放射治疗(RT)是癌症治疗的关键手段,但现有的放射肿瘤学家劳动力无法满足日益增长的全球需求。在 RT 计划中,医生的一项关键任务是进行肿瘤分割以确定靶区,这需要大量的培训,并且存在显著的观察者间差异。
确定众包创新是否可用于快速开发人工智能(AI)解决方案,以复制专家放射肿瘤学家在为 RT 靶向定位进行肺肿瘤分割方面的准确性。
设计、设置和参与者:我们进行了一项为期 10 周、基于奖励的在线 3 阶段挑战赛(总奖金为 55000 美元)。使用精心策划的数据集,包括用于临床护理的计算机断层扫描(CT)扫描和由专家生成的肺肿瘤分割(来自 461 名患者的 CT 扫描;中位数每个扫描 157 张图像;共 77942 张图像;77942 张图像中有 8144 张有肿瘤)。参赛选手获得了 229 张 CT 扫描的训练集,并附有专家轮廓,以开发他们的算法,并在整个比赛中获得有关其表现的反馈,包括来自专家临床医生的反馈。
参赛选手开发的 AI 算法在一个独立的数据集中自动评分,该数据集对参赛选手保密,并使用评估每个算法的自动分割与专家分割重叠的定量指标对性能进行排名。性能进一步与人类专家的观察者间和观察者内变异进行基准测试。

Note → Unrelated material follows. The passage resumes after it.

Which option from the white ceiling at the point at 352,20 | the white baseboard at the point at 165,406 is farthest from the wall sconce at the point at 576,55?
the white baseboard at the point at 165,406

共有来自 62 个国家的 564 名选手注册参加了此次挑战赛,其中 34 名(6%)提交了算法。使用集成模型组合使用的前 5 种 AI 算法的自动分割的准确性(Dice 系数=0.79)在 6 名人类专家之间测量的平均观察者间变异的基准范围内。在第 1 阶段,前 7 种算法在保留数据集中的平均自定义分割得分(S 得分)范围为 0.15 至 0.38,使用相对误差度量的性能欠佳。第 2 阶段的平均 S 得分提高到 0.53 至 0.57,其他性能指标也有类似的改善。在第 3 阶段,顶级算法的性能提高了 9%。使用集成模型组合第 2 阶段和第 3 阶段的前 5 种算法,性能提高了 9%至 12%,最终 S 得分达到 0.68。
结合众包创新和人工智能的方法,迅速开发出自动化算法,复制了高训练有素的医生在放射治疗中一项关键任务的技能。这些 AI 算法可以通过将专家临床医生的技能转移到资源匮乏的医疗保健环境中,从而改善全球癌症治疗水平。